This measures are perfectly normal. Security was, is and always will be an arms race. Companies propose security systems (I would agree that TC is a much more sensitive technology than AV and FW) and hackers (bear in mind, now they no longer do it for the fun or reputation, we're talking millions in real money here, with links with mafia and other traffics) push through it, which force companies to fix until a certain point where they have to move to the next security paradigms.
I guess everyone would agree that when TJX's laptop were stollen and many customer information were available to hackers, fixing this issue would be welcome, right? Well, to fix this, you have to encrypt, and to make encryption work, you have to protect the key, and there are NO completely secure way to do that.
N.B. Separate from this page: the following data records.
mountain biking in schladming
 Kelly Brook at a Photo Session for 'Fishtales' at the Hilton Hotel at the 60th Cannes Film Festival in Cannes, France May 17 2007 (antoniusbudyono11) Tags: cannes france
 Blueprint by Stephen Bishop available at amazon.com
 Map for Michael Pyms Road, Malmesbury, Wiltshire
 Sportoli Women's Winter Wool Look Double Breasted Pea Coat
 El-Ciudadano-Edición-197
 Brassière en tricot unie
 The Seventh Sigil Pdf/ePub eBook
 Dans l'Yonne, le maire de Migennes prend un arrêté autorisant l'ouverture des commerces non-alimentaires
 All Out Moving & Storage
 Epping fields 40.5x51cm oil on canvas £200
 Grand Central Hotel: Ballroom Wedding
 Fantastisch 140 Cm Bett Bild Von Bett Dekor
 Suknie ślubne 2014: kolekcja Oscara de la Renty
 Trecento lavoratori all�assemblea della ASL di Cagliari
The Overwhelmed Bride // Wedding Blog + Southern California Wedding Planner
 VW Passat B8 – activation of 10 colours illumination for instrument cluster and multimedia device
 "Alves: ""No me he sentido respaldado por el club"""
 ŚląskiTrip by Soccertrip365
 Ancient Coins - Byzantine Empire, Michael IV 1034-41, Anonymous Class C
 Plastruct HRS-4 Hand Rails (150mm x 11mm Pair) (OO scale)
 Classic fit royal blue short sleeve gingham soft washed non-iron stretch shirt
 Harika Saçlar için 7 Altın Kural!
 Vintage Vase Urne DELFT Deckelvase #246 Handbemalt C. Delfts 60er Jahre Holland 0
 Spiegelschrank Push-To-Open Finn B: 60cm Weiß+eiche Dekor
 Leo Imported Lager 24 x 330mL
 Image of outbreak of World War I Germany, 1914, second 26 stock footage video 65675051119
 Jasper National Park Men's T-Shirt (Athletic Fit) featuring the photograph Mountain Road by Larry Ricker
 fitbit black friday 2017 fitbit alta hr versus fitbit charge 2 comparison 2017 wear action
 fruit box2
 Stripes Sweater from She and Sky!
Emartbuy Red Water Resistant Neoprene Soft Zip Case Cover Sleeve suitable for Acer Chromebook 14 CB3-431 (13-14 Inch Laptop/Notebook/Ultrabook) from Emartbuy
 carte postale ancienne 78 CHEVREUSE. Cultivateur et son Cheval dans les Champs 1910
Until you add hardware control (policy enforcement), which the most difficult and costly way to break (the hacker has to physically get at your computer, much more difficult than sending a trojan, isn't it?).
And since the gaming industry is the biggest one (more than movie and music, which makes people's scare about DRM very relative!), you can expect something big to happen here. I know that Intel's proposals in the last 2 years have been rejected due to their high cost (change in the way PCI works), but they are finding new innovative ways to improve the situation.
As can be seen from the /report system in GW, such features will be received by people shouting messages of "we're doomed" and "it won't work". Until they start to see it works. Which does not mean that this one will work, but at least they try. And if you have a BETTER solution, please apply for a job at Intel. If it's really better, you'll get a very well paid job!